Customer journey maps and buyer personas are critical to your customer experience strategy.
The B2B Customer Journey is often a windy road, made more complex when there are multiple people making decisions during that trip.
That’s why customer journey maps and buyer personas go hand-in-hand. You need to understand all the members of the team. Who takes the lead at each stage? And how do they agree where to go—even when they have different reasons on why they want to go on the trip in the first place?
It’s not enough to map out the critical steps of the end user (that’s the user experience) or reduce friction during after-sale support (that’s the customer service department). You need to understand the decision-making process and all the parties involved to improve customer satisfaction and retention.
We recommend you take the following three steps to identify and understand which customer personas your organization should focus on.
1. Define customer personas
The first step is to list all the influencers and decision-makers in the process. Not just the people who make the final decision but people who influence those who do.
Possible options include people who:
- Use your products/services. (End users depending on your segment, like factory workers, office managers, meeting planners, etc.)
- Experience and research solutions to the pain. (In some cases, they can be different from the end user; think of managers responsible for injury or an administrative assistant assigned to the research process.)
- Make the final decision. (Sometimes that can be an end user, someone in the C-Suite, procurement, or a decision-making committee; in 2018 the average group buying size was 10.8 people.)
- Inform the decision-making process. (In the cases where one person makes the final decision or is consulted to inform the decision.)
- Negotiate the contract/pay the bills. (It’s the least exciting role in most journeys and often treated that way; don’t forget them, this may be where the most considerable pain exists.)

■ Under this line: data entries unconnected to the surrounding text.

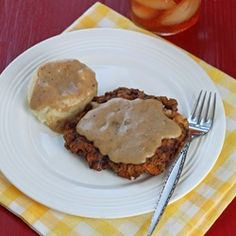 Dinner For Two: Chicken Fried Steak.reminds me of my Moms dinner, she would have mashed potatoes a large salad and fresh bread! Cooking For Two, Cooking On A Budget, Chicken Fried Steak Gravy, Cooked Chicken, Steaks, Recipe For 1, Dessert For Two, Cooking Recipes, Beef Recipes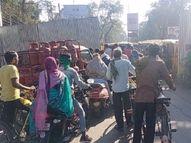 बिलासपुर में BJP का भूपेश सरकार के खिलाफ प्रदर्शन, बैरिकेडिंग ने रोका लोगों का रास्ता|बिलासपुर,Bilaspur - Dainik Bhaskar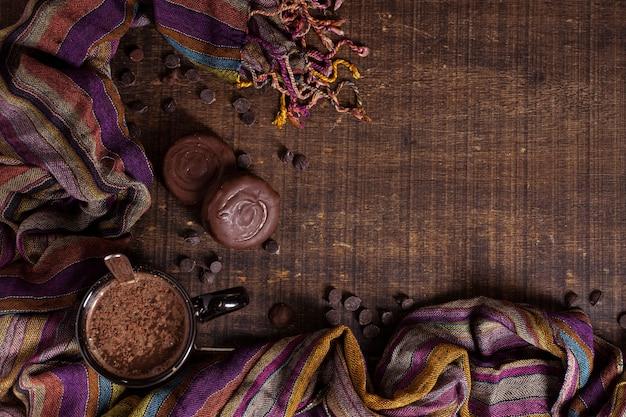 Copia lo sfondo dello spazio con cioccolata calda
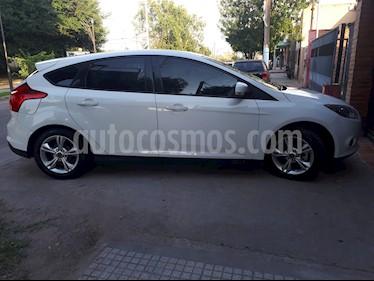 foto Ford Focus 5P 1.6L S usado (2015) color Blanco precio $560.000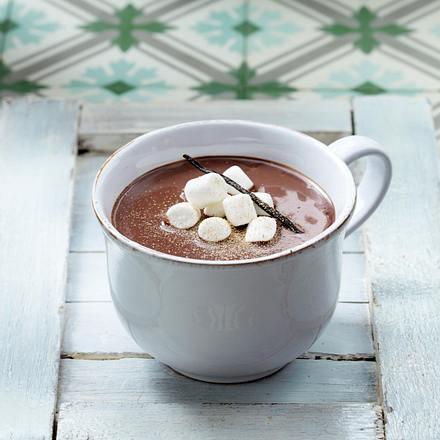 Heiße Schokolade 6 x anders: mit Vanille, Muskat und Marshmallows Rezept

Too often, personas get stalled when team members narrow in on getting beyond the final decision-maker, often a C-Suite exec or procurement. While these personas are critical, you can miss out by forgetting about who influences that final gatekeeper.
After the purchase, it’s never the executive or procurement official that uses the product. The experience after the purchase by the end user influences the perceived return on investment inside the organization and the likelihood those users will advocate to buy from you again.

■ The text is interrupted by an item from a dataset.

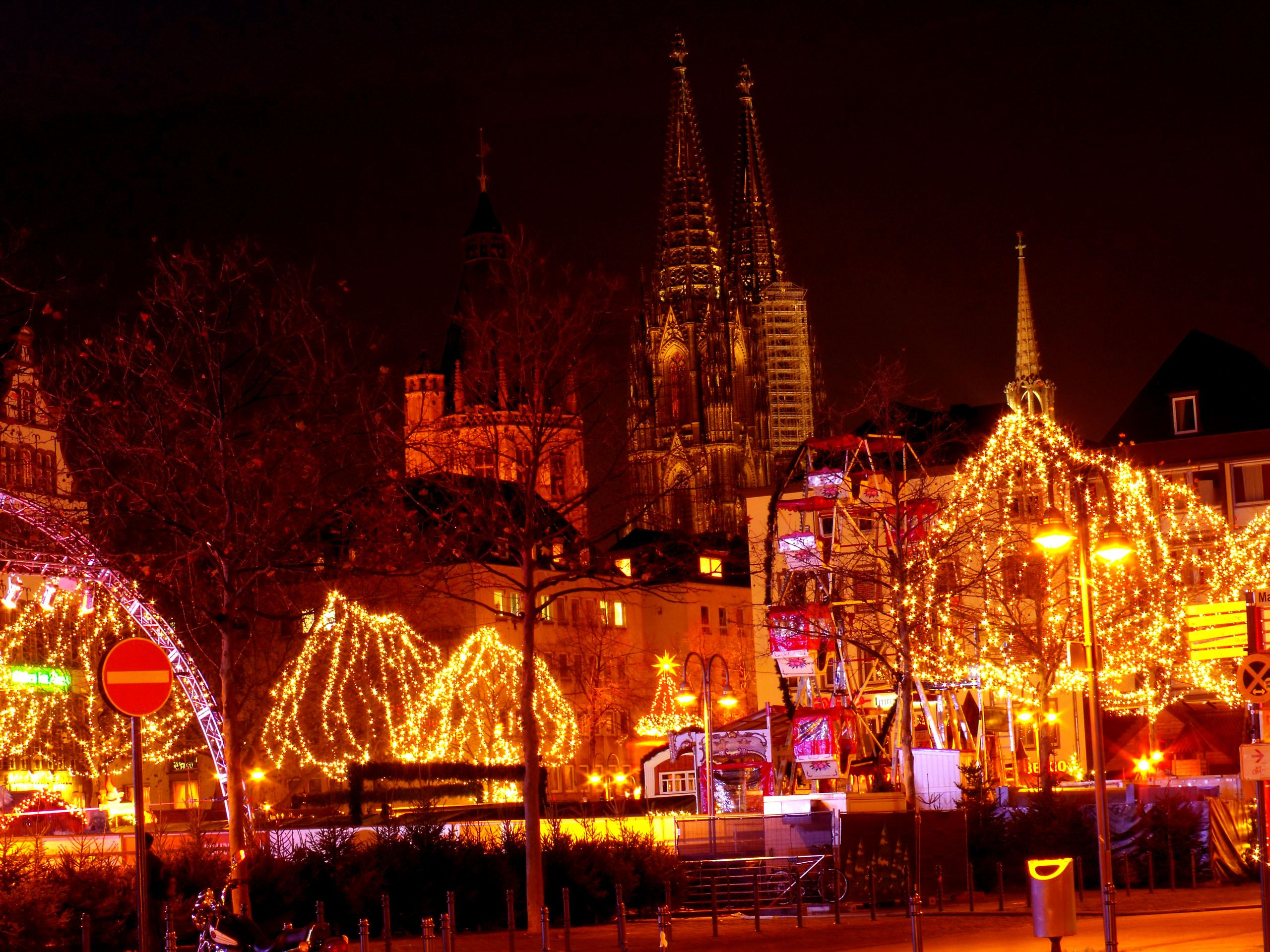 Christmas-market-Altstadt-Nord-Cologne-Germany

2. Ask the question: What does success look like…for your customer?
Determining the goal of the journey can be a bit confusing when you go through the process for the first time. That’s because when you set goals for strategic plans, you think about what your company needs to achieve. In the case of journey mapping, you need to focus on the goals your customer is trying to achieve by buying your company’s product or service.
The customers’ goal is seldom what you want them to accomplish: Getting them to buy something from you or getting the best deal possible.

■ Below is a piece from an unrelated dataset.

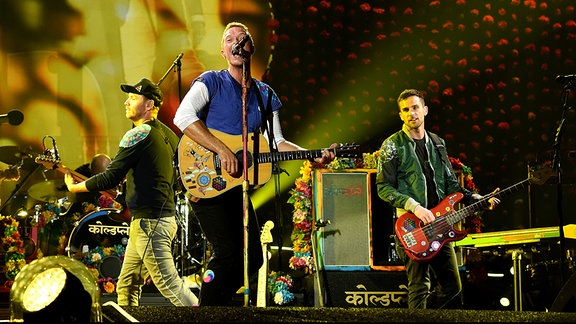 Coldplay performen im Rose Bowl, Pasadena (Kalifornien/USA)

Rather, ask yourself what your customers are trying to solve when they begin the journey. The answer to this question typically is found in your existing customer insights.
3. Understand your customer
You can understand your customers and their goals by mining the data you’ve already collected about them. Customer loyalty today is built on subtle differences between what customers experience when they interact with your business vs. how they interact with your competitors. Differentiating on customer experience and the ease of doing business prevents commoditization and price slashing.
B2B customers judge the value of their partners on four factors:
- Trust: Is there proof that you understand their challenge and you can solve it?
- Authenticity: Does your organization, people and products live up to the promise you made?
- Transparency: Do they believe you’re sharing all the information they need to make an intelligent decision?
- Personal relationships: Do they enjoy working with your team and believe they’re working with people that can meet their needs?
How those values show up in every touchpoint of the customer journey is your company’s secret sauce.
The path to revealing your secret sauce requires investment in customer research to uncover customer expectations at every stage of the buying process and whether your organization meets them.
Stay away from generic customer personas built mostly from demographic data and broad job titles. Instead focus on buyer behavior and what drives their decision-making process. How does that align with the process you take buyers through and how the four factors show up along that path?
Ask yourself specifically, “What would Susan do?” when designing solutions, messaging, technology, or invoices. Think of how the persona (“Susan”) will think and feel, at each touchpoint of the customer journey. Familiarize employees with the organization’s personas to influence alignment and decision-making across the company.